= SUPPLIED RECORDS =
::::

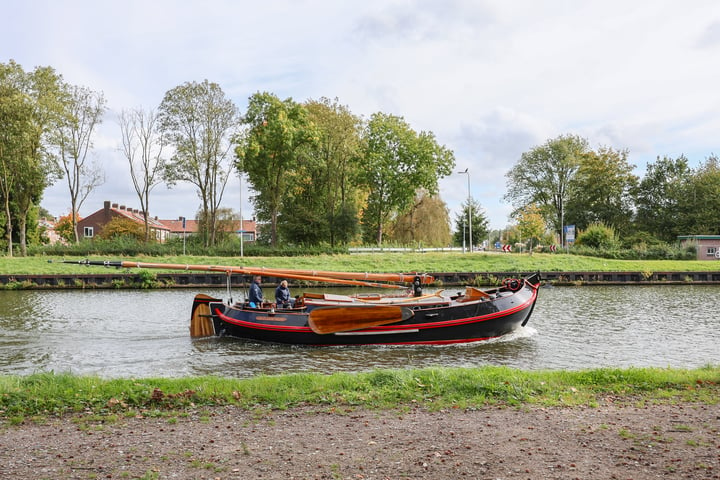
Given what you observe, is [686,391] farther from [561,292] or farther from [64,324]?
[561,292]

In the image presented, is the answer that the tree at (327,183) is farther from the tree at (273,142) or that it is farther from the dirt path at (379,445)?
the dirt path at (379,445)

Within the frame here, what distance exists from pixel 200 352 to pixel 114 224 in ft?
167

::::

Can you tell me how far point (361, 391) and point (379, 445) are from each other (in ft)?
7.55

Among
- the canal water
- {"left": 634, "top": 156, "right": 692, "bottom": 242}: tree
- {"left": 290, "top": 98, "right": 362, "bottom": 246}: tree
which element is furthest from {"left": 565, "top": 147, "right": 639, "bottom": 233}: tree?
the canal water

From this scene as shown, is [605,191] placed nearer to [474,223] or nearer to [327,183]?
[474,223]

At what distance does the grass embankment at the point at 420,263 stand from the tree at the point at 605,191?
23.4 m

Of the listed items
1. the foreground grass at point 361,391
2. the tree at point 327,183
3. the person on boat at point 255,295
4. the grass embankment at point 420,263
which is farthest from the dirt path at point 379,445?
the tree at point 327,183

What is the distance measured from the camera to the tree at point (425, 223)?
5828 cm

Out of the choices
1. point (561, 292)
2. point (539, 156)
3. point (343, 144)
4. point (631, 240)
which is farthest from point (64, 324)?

::::

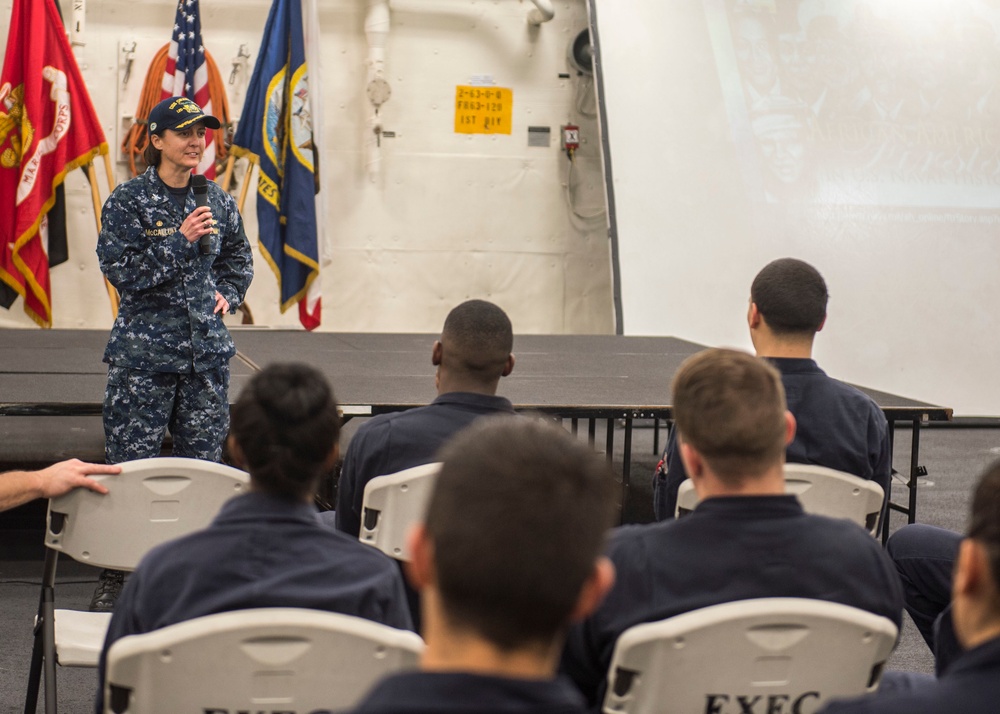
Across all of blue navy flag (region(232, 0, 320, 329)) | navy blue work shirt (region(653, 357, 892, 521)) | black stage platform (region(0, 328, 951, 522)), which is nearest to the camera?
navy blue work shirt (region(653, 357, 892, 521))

::::

= STATED GOAL =
Render the rows above as a JSON list of strings, one string per line and blank lines omitted. Begin at the line that has "Out of the choices" and stop after the line that has "which is farthest from point (64, 324)?".

= TASK RESULT =
[
  "Out of the choices",
  "1. point (561, 292)",
  "2. point (539, 156)",
  "3. point (343, 144)",
  "4. point (631, 240)",
  "which is farthest from point (64, 324)?"
]